The final layer will then be taped and sealed at the bottom.

I figure it may be easier to do that versus roxul in the joist bays?

thoughts?


----------



## Windows on Wash (Aug 30, 2011)

Foam board will stick to itself very easily.

Stagger the seam and tape the first layer seams as well.

At 3", you should have some mechanical attachment to the wall as well (i.e. furring strips).


----------



## Gary in WA (Mar 11, 2009)

R-10 continuous is minimum required for your Zone 5: http://publicecodes.citation.com/icod/irc/2009/icod_irc_2009_11_sec001_par001.htm

http://publicecodes.citation.com/icod/irc/2009/icod_irc_2009_11_sec002.htm

Chicago has 6493 HDD compared to Minn. (7882 HDD) used in the test here where R-10 is fine, fig.5.6; http://www.buildingfoundation.umn.edu/FinalReportWWW/Chapter-5/5-optimum-main.htm

With the extra thickness reduces the perm rating from 2” (0.75) to 3” (0.56) which means the moisture will take longer to pass through, going longer into summer to fully dry out. That isn’t as concerning as the possibility of convective looping at each heating start-up until the foam board is warm through the drywall in the empty stud cavities. Roxul would prevent any convective loops from forming which heat the upper framing and rim joists. http://joneakes.com/jons-fixit-database/743
Without cavity insulation, you also have larger areas that would be affected by air leaks in your plate/concrete slab, drywall/framing, and slab/rim air spaces.
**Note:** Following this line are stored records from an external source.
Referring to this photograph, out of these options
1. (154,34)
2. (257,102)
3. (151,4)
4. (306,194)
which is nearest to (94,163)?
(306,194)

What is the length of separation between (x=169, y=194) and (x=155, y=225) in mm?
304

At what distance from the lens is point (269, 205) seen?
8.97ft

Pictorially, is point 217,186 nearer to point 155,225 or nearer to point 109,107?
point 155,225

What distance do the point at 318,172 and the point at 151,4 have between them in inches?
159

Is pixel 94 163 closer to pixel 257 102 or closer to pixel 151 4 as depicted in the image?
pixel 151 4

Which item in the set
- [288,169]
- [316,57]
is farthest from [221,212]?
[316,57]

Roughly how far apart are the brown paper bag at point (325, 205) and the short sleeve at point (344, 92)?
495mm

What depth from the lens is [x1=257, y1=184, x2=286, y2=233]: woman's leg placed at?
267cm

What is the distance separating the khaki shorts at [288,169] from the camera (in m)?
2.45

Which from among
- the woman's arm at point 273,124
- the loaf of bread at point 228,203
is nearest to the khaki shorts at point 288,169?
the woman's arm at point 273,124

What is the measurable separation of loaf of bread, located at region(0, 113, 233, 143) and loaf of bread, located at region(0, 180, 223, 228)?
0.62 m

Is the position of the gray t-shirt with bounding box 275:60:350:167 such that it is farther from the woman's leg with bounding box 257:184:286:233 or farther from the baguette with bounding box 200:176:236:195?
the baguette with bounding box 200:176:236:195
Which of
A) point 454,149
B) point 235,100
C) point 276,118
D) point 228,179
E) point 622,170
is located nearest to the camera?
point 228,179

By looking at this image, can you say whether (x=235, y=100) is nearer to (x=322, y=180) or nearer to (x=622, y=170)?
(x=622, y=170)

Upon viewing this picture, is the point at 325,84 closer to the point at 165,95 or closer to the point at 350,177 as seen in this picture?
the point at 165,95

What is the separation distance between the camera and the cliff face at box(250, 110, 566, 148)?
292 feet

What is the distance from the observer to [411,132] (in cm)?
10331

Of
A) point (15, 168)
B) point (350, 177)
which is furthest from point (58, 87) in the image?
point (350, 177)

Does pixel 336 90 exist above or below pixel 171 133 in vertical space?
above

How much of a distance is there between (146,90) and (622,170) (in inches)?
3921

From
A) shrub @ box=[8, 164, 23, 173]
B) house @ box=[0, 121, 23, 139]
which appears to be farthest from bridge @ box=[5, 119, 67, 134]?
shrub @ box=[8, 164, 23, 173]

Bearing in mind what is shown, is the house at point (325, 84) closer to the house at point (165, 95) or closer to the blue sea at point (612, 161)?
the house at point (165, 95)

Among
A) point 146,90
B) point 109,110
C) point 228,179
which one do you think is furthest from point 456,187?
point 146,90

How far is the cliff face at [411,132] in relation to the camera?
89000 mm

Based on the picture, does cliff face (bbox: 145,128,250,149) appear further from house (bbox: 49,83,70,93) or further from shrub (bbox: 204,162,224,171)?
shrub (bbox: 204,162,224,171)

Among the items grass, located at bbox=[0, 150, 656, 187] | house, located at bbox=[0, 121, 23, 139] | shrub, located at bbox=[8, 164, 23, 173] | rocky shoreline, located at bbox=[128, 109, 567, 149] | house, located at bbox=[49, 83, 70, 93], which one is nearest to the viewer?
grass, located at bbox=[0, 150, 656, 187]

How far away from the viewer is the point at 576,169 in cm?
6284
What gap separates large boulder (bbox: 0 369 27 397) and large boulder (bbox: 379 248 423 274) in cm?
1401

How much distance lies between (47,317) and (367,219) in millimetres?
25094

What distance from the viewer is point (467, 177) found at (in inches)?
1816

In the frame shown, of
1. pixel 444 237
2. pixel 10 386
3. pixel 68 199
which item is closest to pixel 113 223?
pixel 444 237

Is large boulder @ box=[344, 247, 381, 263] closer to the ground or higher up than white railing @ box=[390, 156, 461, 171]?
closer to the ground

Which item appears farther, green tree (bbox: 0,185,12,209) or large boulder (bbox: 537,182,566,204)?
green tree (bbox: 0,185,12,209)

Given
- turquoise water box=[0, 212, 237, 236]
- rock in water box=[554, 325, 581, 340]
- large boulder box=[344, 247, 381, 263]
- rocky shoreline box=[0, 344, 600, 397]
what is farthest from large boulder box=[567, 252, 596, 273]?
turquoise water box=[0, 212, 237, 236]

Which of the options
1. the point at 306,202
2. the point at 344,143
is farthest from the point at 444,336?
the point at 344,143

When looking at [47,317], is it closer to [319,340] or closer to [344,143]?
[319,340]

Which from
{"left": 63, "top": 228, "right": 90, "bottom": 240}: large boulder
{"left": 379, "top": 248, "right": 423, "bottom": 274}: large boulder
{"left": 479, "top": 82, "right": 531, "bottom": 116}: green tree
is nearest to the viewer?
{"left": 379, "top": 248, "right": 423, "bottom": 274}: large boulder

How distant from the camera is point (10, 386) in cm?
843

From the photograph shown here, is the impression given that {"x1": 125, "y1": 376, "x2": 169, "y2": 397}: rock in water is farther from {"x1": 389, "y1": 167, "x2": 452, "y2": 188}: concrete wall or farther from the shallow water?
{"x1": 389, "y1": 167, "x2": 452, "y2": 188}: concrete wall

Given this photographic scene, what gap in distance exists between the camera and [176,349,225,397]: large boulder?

Be certain to: sill sealer under the p.t. bottom plate for air/thermal/capillary break- http://www.ussteel.com/corp/construction/bulletins/ACQ%20Pressure%20Treated%20Lumber%20Constructin%20Bulletin.pdf
(especially if no plastic vapor barrier under the slab at install.).

Air seal the rim joists, use your f.b. scraps; http://www.buildingscience.com/documents/information-sheets/critical-seal-spray-foam-at-rim-joist/

Air seal the drywall (ADA); http://www.buildingscience.com/documents/information-sheets/air-barriers-airtight-drywall-approach/

Fire-stop the top plate/joist cavities and every 10’ horizontally as per Code; http://publicecodes.citation.com/icod/irc/2009/icod_irc_2009_3_sec002_par031.htm
Gary


----------